Various PostgreSQL changes (not covered elsewhere herein)
The following changes have been made to our production PostgreSQL GUCs since starting to work with Marmotta.
- Enabled logging of slow statements, currently > 200ms
- Set shared_buffers to 3072MB, where the system has 7GB real memory (and the system was upgraded to a c3.xlarge Amazon EC2 instance)
- Increased maintenance_work_mem to 100MB
- Turned off synchronous_commit
- Turned on logging of queries that create temporary files (log_temp_files).
- Set random_page_cost to 1.5 because we have SSD drives
- Set work_mem to 38MB
We have also tuned autovacuuming to run more frequently than the default on our two largest tables by setting the autovacuum_vacuum_scale_factor and autovacuum_analyze_scale_factor storage parameters on triples and nodes. We have lowered these to attempt vacuuming and analysis when a smaller proportion of rows are changed, though it hasn't made a noticeable impact on normal query performance. The last vacuuming of triples caused significant I/O wait when it was running, but did not disrupt anything outside of that. It did not make anything run noticeably faster after it was done.

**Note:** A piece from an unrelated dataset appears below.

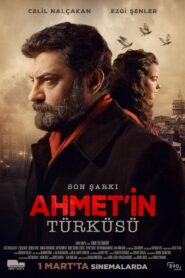 Son Şarkı: Ahmet’in Türkü Yerli Türkçe Film izle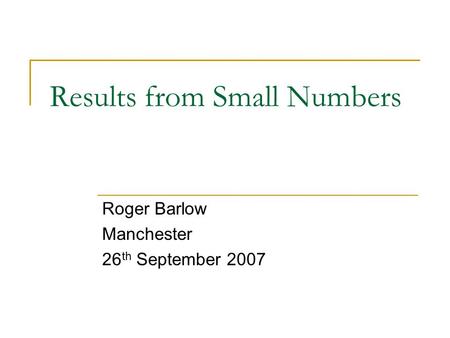 Results from Small Numbers Roger Barlow Manchester 26 th September 2007.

With triples at 294M rows, we have autovacuum_vacuum_scale_factor set to 0.05 and autovacuum_analyze_scale_factor set to 0.025. Vacuuming should happen again after 58M rows have been changed, which will probably happen in a couple of weeks. We're eager to receive suggestions as to whether vacuuming or analyisis should happen more or less often for a table of this size.